How many times had Nana guided families like ours in times just like this? How often had she floated into a room without a word, tending to the sick while quietly witnessing the slow-motion shock and stillness of families like mine? How on earth had she managed to witness a patient’s death and finish her shift and drive to the grocery store and pick up a jar of Sanka and a loaf of white bread to take home and devour while watching the last fifteen minutes of Johnny Carson?
How was Nana not consumed by the magnitude of a fellow human’s passing? Or, was she?
Regardless, she got somehow got through. She was no longer able to tell us how she did it, but she did it.
We’re going to be okay?
I walked toward the head of Nana’s bed. With one hand on the bedrail and the other on the soft, silky skin of her arm, I leaned down to kiss her forehead, and that’s when I heard the low, nearly imperceptible groan reverberating from deep inside her throat.
The death rattle.
She’s about to cough, I thought, standing up. I didn’t yet know this was the very beginning of the very end.
A nurse appeared next to me. Her hand… was on mine… which was on Nana’s.
“Let her know you’ll be okay,” she whispered. “Because you will.”

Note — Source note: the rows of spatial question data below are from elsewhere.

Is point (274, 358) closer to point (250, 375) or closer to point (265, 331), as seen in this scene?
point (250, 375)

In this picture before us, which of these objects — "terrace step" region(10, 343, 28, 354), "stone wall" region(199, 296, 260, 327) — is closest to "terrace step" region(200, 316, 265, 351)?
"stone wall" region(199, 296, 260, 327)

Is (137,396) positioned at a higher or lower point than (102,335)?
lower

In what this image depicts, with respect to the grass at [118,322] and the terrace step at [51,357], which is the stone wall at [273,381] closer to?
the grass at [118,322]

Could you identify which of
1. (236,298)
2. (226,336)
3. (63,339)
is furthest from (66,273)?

I don’t remember what the nurse’s face looked like, but I remember her voice, her tenderness, her confidence. I remember looking into her eyes and nodding. I remember seeing the shadow of her head nodding with me.
“You can tell her now,” the nurse’s soft voice encouraged. “Let her know you love her, and that it’s okay to let go.”

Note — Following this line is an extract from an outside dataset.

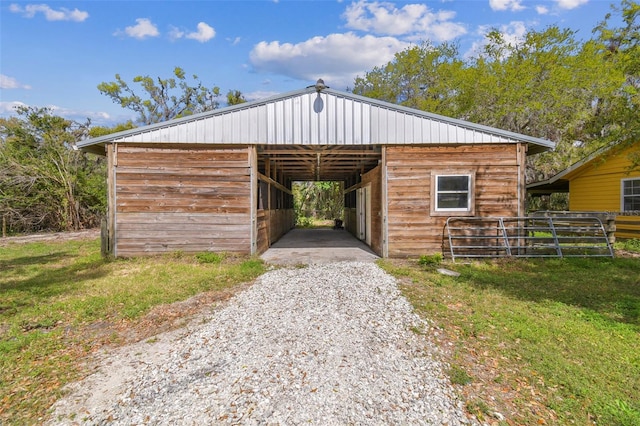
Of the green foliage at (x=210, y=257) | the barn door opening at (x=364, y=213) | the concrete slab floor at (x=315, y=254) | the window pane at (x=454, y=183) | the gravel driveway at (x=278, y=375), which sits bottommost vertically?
the gravel driveway at (x=278, y=375)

As Nana’s cough intensified, Mom, Aunt Patti, and I took turns hugging her and smoothing her hair and telling her how much we loved her. Through our tears and with our throats clenched tight, we each let Nana know, in our own words, that we’d all be okay, and that she could finally rest … and let go.
My grandmother, Edna Jane Farmer died on June 10, 1996.
And we were, indeed — insofar as one can fairly say — all okay.
The next year, I welcomed my first child, a son, followed by my daughter two years later, and my youngest son three years after that.
They never got to see the twinkle in their great-grandmother’s eye. They’ve never known the surreal smoothness of her skin or experienced the overwhelming smell of the Estee Lauder perfume or the Sanka or the goddamned burnt toast that enveloped every atom of Nana’s tiny home.
What my kids do have, however, is a mother who appreciates the sweeping cycle of human existence — a mother who’s witnessed life’s wondrous entries and heart-wrenching departures. They have a mother who’s felt the miracle that is unconditional love. And they have a mother whose dream is to pass that miracle on.
I’m reading this during my lunch break, while in my office (in Elgin) and gently sobbing.
I had to put a post-it note on my door “WEBEX CONFERENCE - DO NOT DISTURB”... Once composed, I opened the door and a colleague asked me if I was ok... “Yes, yes I am”!
Thank you, Chrissy.
Oh, gosh, this piece gripped my stomach and throat with the truth of it. I've yet to really and truly embrace the death of a loved one as beautiful, though I hope that wisdom blooms in me.